Although MT in PCLVO differs characteristically and also in terms of outcome from ACLVO, our meta-analysis indicates that MT in PCLVO may be equally efficient just as in ACLVO in achieving successful recanalization and a favorable 90 day functional outcome. Although MT in PCLVO is associated with lower likelihood of sICH, possibly due to fewer PCLVO patients receiving IVT because of late recognition and presentation, PCLVO is associated with a higher occurrence of mortality. This higher mortality could be explained through the high baseline NIHSS, longer onset-to-IVT and onset-to-groin puncture times, and basilar artery occlusion being the most predominant site of PCLVO.
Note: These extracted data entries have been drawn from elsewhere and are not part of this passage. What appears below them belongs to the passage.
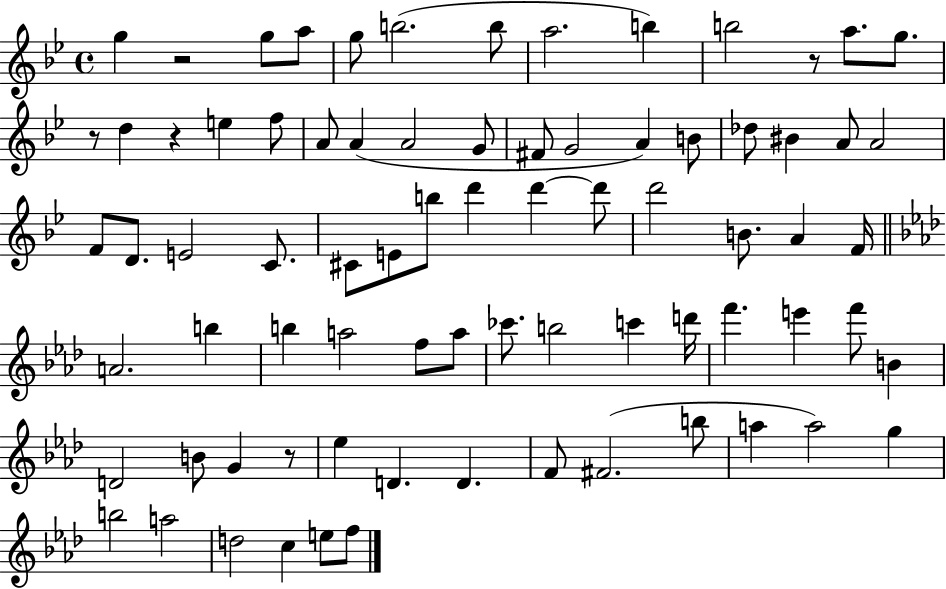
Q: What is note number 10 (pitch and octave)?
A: A5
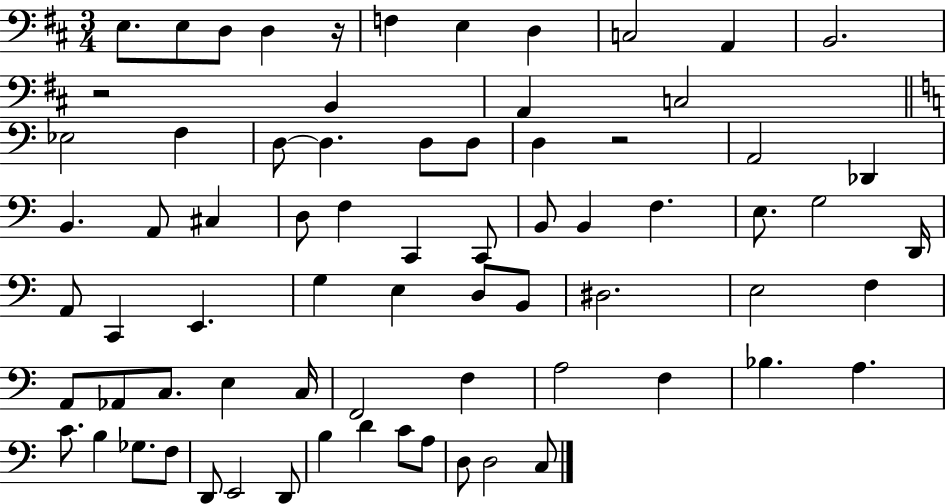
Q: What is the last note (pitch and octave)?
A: C3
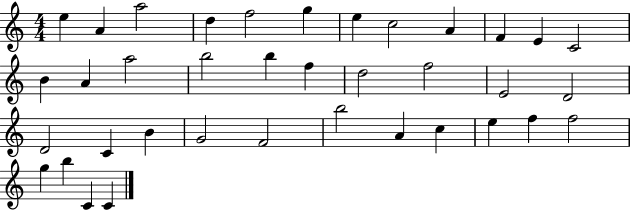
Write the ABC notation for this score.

X:1
T:Untitled
M:4/4
L:1/4
K:C
e A a2 d f2 g e c2 A F E C2 B A a2 b2 b f d2 f2 E2 D2 D2 C B G2 F2 b2 A c e f f2 g b C C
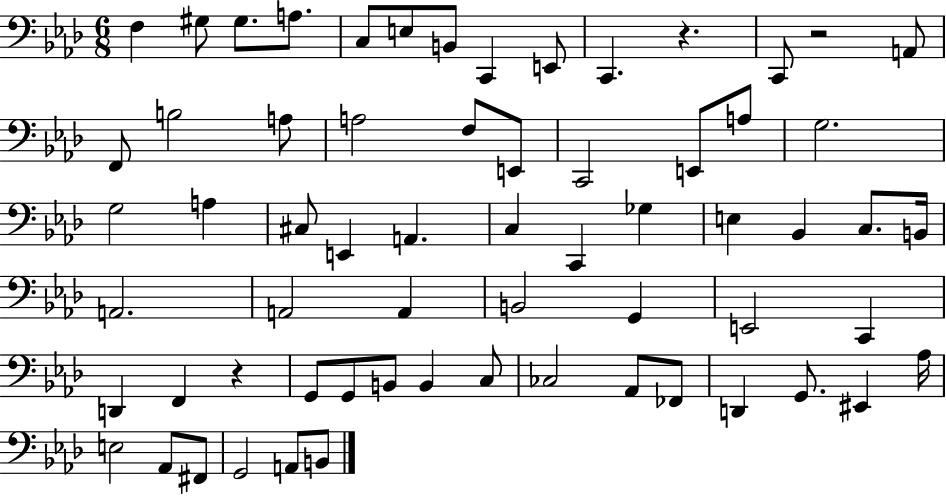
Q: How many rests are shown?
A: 3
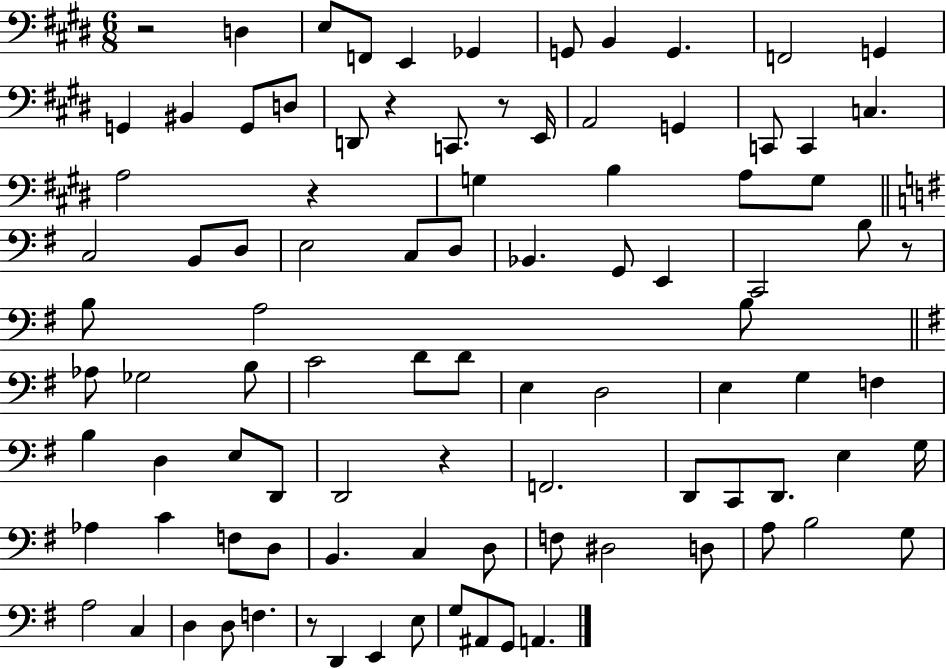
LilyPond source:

{
  \clef bass
  \numericTimeSignature
  \time 6/8
  \key e \major
  r2 d4 | e8 f,8 e,4 ges,4 | g,8 b,4 g,4. | f,2 g,4 | \break g,4 bis,4 g,8 d8 | d,8 r4 c,8. r8 e,16 | a,2 g,4 | c,8 c,4 c4. | \break a2 r4 | g4 b4 a8 g8 | \bar "||" \break \key e \minor c2 b,8 d8 | e2 c8 d8 | bes,4. g,8 e,4 | c,2 b8 r8 | \break b8 a2 b8 | \bar "||" \break \key g \major aes8 ges2 b8 | c'2 d'8 d'8 | e4 d2 | e4 g4 f4 | \break b4 d4 e8 d,8 | d,2 r4 | f,2. | d,8 c,8 d,8. e4 g16 | \break aes4 c'4 f8 d8 | b,4. c4 d8 | f8 dis2 d8 | a8 b2 g8 | \break a2 c4 | d4 d8 f4. | r8 d,4 e,4 e8 | g8 ais,8 g,8 a,4. | \break \bar "|."
}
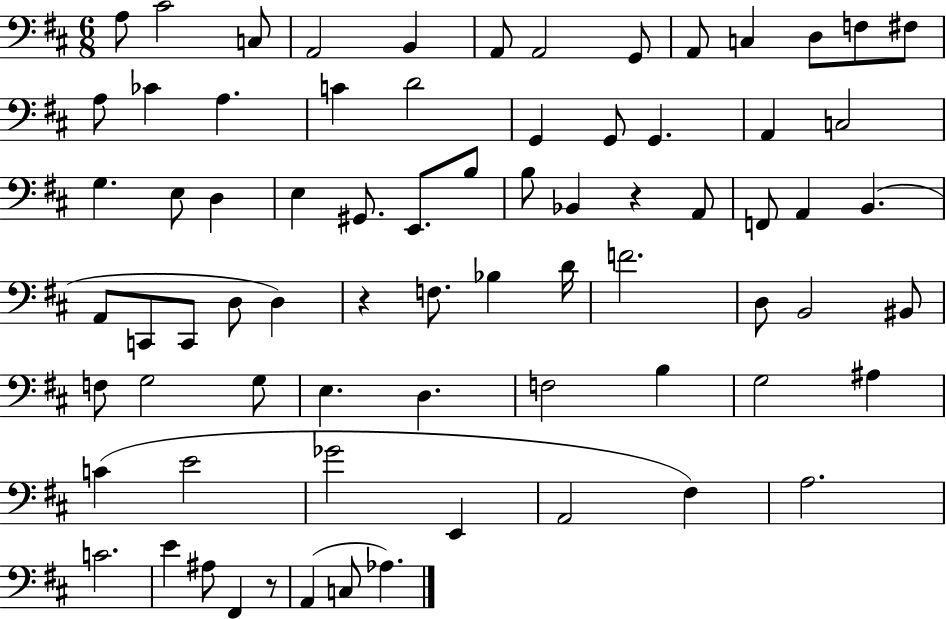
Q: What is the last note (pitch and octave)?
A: Ab3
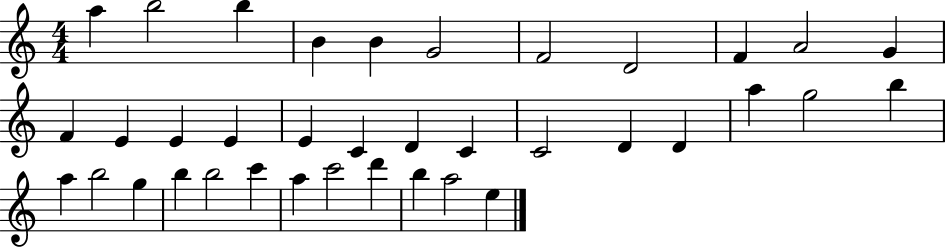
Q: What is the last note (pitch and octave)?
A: E5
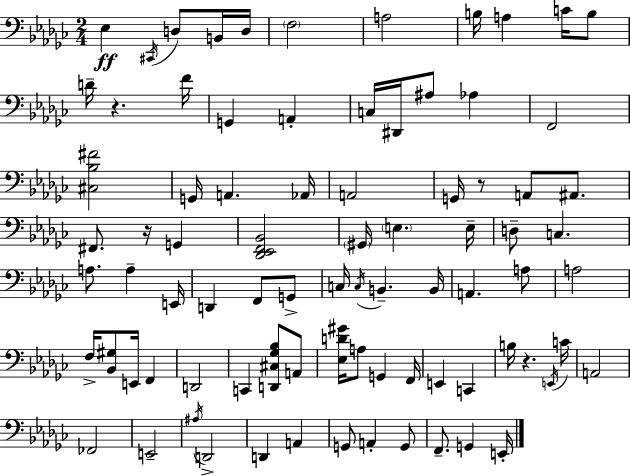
Eb3/q C#2/s D3/e B2/s D3/s F3/h A3/h B3/s A3/q C4/s B3/e D4/s R/q. F4/s G2/q A2/q C3/s D#2/s A#3/e Ab3/q F2/h [C#3,Bb3,F#4]/h G2/s A2/q. Ab2/s A2/h G2/s R/e A2/e A#2/e. F#2/e. R/s G2/q [Db2,Eb2,F2,Bb2]/h G#2/s E3/q. E3/s D3/e C3/q. A3/e. A3/q E2/s D2/q F2/e G2/e C3/s C3/s B2/q. B2/s A2/q. A3/e A3/h F3/s [Bb2,G#3]/e E2/s F2/q D2/h C2/q [D2,C#3,Gb3,Bb3]/e A2/e [Eb3,D4,G#4]/s A3/e G2/q F2/s E2/q C2/q B3/s R/q. E2/s C4/s A2/h FES2/h E2/h A#3/s D2/h D2/q A2/q G2/e A2/q G2/e F2/e. G2/q E2/s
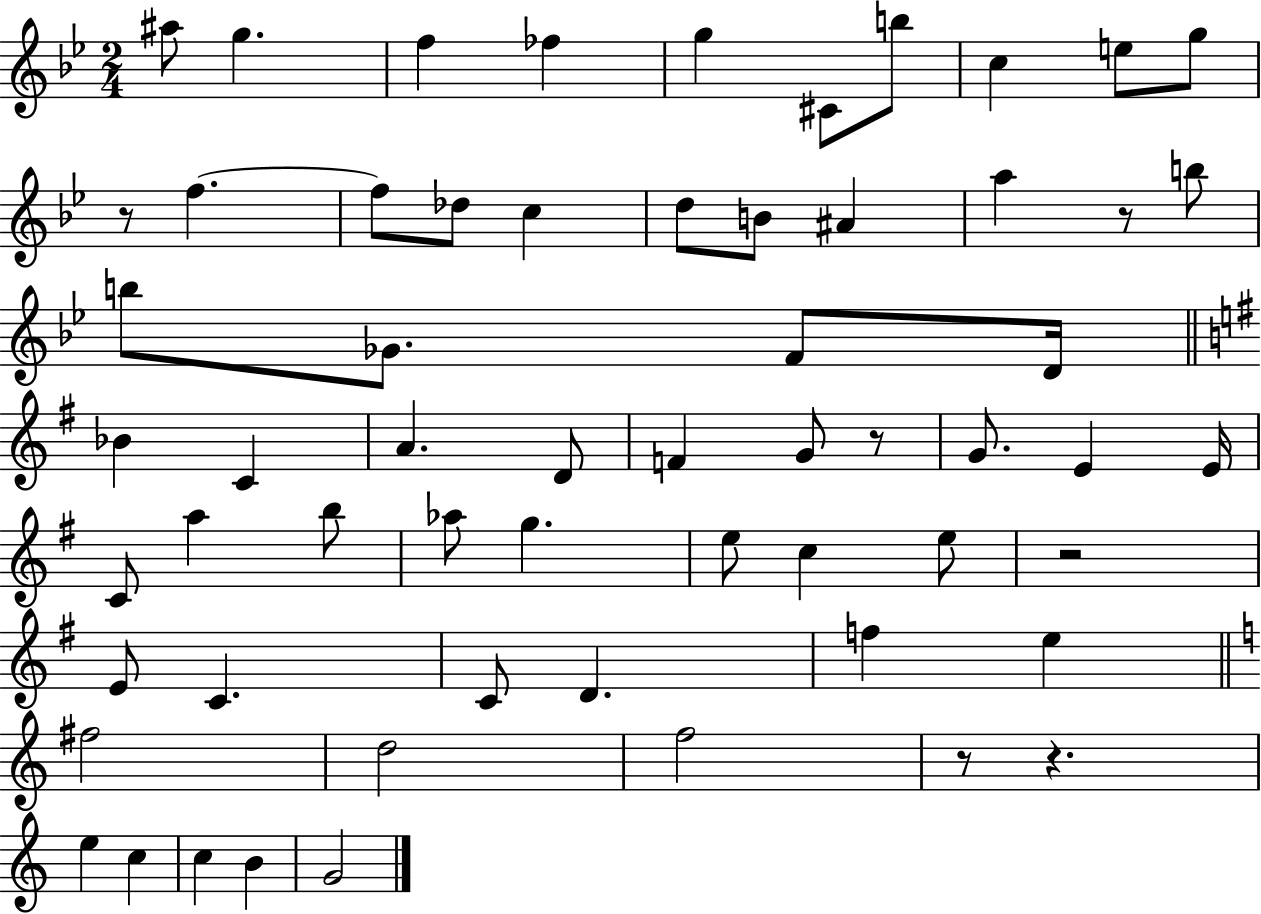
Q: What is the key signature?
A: BES major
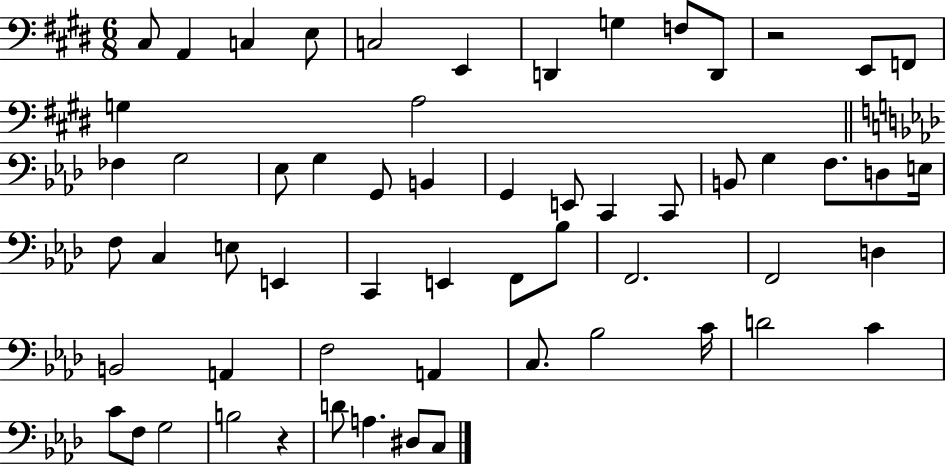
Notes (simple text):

C#3/e A2/q C3/q E3/e C3/h E2/q D2/q G3/q F3/e D2/e R/h E2/e F2/e G3/q A3/h FES3/q G3/h Eb3/e G3/q G2/e B2/q G2/q E2/e C2/q C2/e B2/e G3/q F3/e. D3/e E3/s F3/e C3/q E3/e E2/q C2/q E2/q F2/e Bb3/e F2/h. F2/h D3/q B2/h A2/q F3/h A2/q C3/e. Bb3/h C4/s D4/h C4/q C4/e F3/e G3/h B3/h R/q D4/e A3/q. D#3/e C3/e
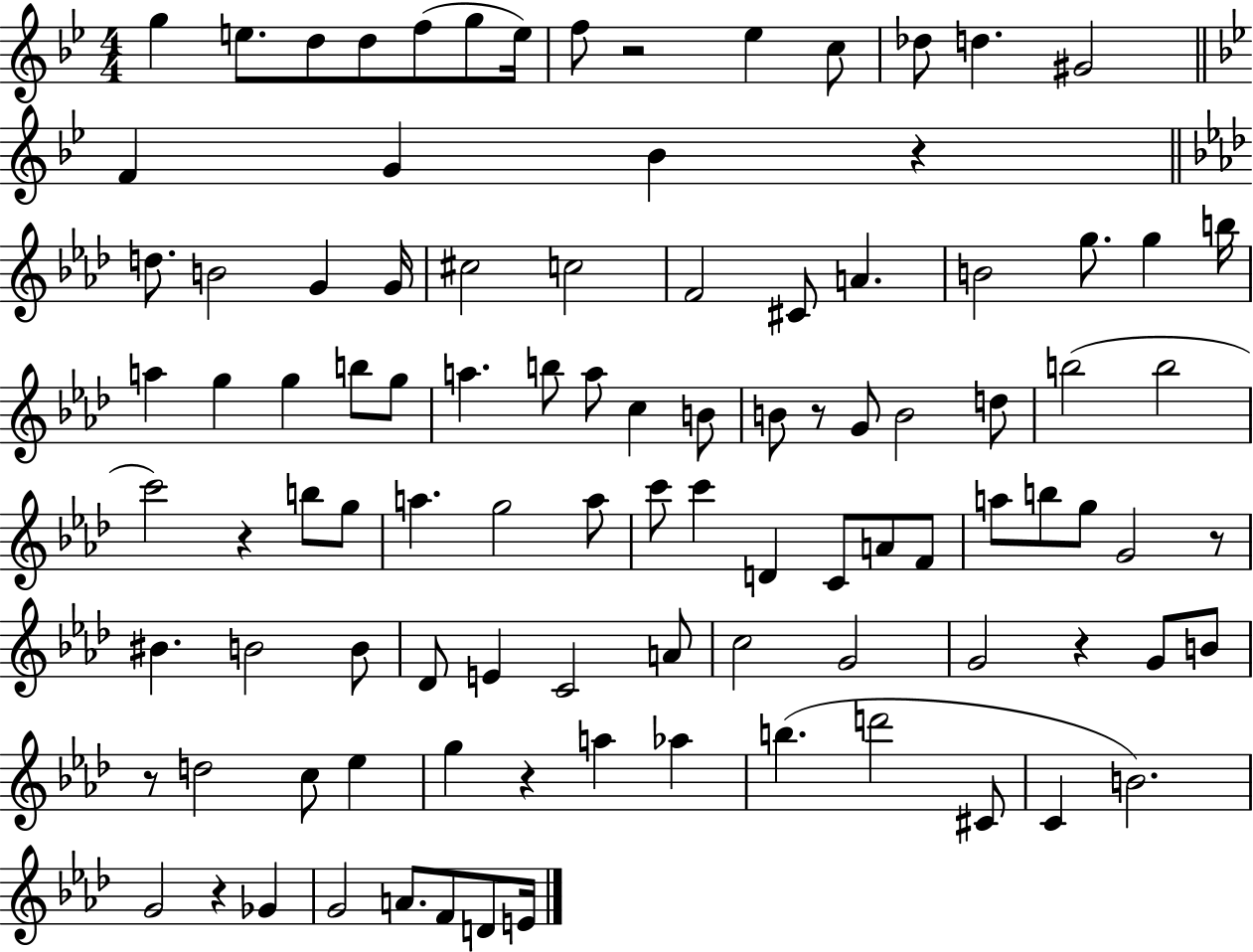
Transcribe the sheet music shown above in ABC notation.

Data Availability Statement

The original contributions presented in the study are included in the article/Supplementary Material, further inquiries can be directed to the corresponding author/s.

Author Contributions

JM and SP conceived and designed the study, undertook data extraction, analyzed the data, and drafted the manuscript. KP and JT independently rechecked all extracted data and analysis. AG-E, YW, KF, and AM helped with data analysis. UZ helped interpret the data. SP had full access to all the data in the study and had final responsibility for the decision to submit for publication. All authors reviewed and edited the manuscript and approved the final version of the manuscript.

Conflict of Interest

UZ received research grants from BMS, European Research Council, German Federal Ministry of Education and Research, German Research Foundation, Janssen Pharmaceuticals, and Takeda, and personal consulting fees from Bayer, CorTec, and Pfizer. SP received research grants from BMS/Pfizer, Daiichi Sankyo, European Union, German Federal Joint Committee Innovation Fund, and German Federal Ministry of Education and Research, and speakers' honoraria/consulting fees from AstraZeneca, Bayer, Boehringer-Ingelheim, BMS/Pfizer, Daiichi Sankyo, Portola, and Werfen. The remaining authors declare that the research was conducted in the absence of any commercial or financial relationships that could be construed as a potential conflict of interest.